Written instruction:
Reproduce each of the lines word for word.

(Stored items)
□ □ □

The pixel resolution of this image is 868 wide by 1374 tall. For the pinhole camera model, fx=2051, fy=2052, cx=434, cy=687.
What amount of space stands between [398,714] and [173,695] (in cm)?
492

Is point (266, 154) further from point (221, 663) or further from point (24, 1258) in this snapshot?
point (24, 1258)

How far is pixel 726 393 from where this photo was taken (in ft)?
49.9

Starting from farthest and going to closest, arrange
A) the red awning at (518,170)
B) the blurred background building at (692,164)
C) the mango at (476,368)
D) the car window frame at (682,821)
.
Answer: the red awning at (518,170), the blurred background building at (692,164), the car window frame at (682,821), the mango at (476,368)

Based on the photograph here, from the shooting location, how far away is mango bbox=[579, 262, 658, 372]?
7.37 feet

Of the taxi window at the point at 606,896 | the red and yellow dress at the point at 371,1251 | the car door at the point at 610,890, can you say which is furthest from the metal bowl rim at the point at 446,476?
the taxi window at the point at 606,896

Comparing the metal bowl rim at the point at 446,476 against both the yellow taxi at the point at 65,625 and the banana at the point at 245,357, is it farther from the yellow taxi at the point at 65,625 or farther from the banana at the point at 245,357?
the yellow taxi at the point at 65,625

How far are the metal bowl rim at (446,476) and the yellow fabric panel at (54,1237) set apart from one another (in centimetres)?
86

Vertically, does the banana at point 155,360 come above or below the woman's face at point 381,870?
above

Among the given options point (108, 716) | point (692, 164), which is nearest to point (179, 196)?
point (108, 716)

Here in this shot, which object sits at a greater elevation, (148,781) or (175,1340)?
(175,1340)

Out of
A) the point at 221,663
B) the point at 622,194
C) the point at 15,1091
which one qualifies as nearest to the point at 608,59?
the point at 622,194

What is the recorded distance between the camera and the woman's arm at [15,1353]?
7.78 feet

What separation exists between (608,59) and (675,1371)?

□ □ □

Answer to the exercise:
The pixel resolution of this image is 868 wide by 1374 tall. For the pinhole camera model, fx=2051, fy=2052, cx=434, cy=687.
What amount of space stands between [398,714] and [173,695] (in cm)?
492

Is point (266, 154) further from point (221, 663) or further from point (24, 1258) in this snapshot?
point (24, 1258)

How far is pixel 726 393 from where this photo was taken (in ft)?
49.9

Starting from farthest and going to closest, arrange
A) the red awning at (518,170)
B) the blurred background building at (692,164)
C) the mango at (476,368)
D) the car window frame at (682,821)
.
Answer: the red awning at (518,170), the blurred background building at (692,164), the car window frame at (682,821), the mango at (476,368)

Based on the photograph here, from the shooting location, how far away is mango bbox=[579, 262, 658, 372]?
7.37 feet

Of the taxi window at the point at 606,896 | the red and yellow dress at the point at 371,1251 | the car door at the point at 610,890, can you say which is furthest from the metal bowl rim at the point at 446,476?
the taxi window at the point at 606,896

Comparing the metal bowl rim at the point at 446,476 against both the yellow taxi at the point at 65,625 and the banana at the point at 245,357, is it farther from the yellow taxi at the point at 65,625 or farther from the banana at the point at 245,357?
the yellow taxi at the point at 65,625

How far are the metal bowl rim at (446,476) and the yellow fabric panel at (54,1237) set apart from one another (in centimetres)?
86

Vertically, does the banana at point 155,360 come above or below the woman's face at point 381,870?
above

Among the given options point (108, 716) | point (692, 164), which is nearest to point (179, 196)?
point (108, 716)

Here in this shot, which object sits at a greater elevation, (148,781) or (175,1340)?
(175,1340)

Out of
A) the point at 221,663
B) the point at 622,194
C) the point at 15,1091
which one qualifies as nearest to the point at 608,59?
the point at 622,194

What is the recorded distance between the camera and the woman's arm at [15,1353]?
7.78 feet

What separation exists between (608,59) and (675,1371)?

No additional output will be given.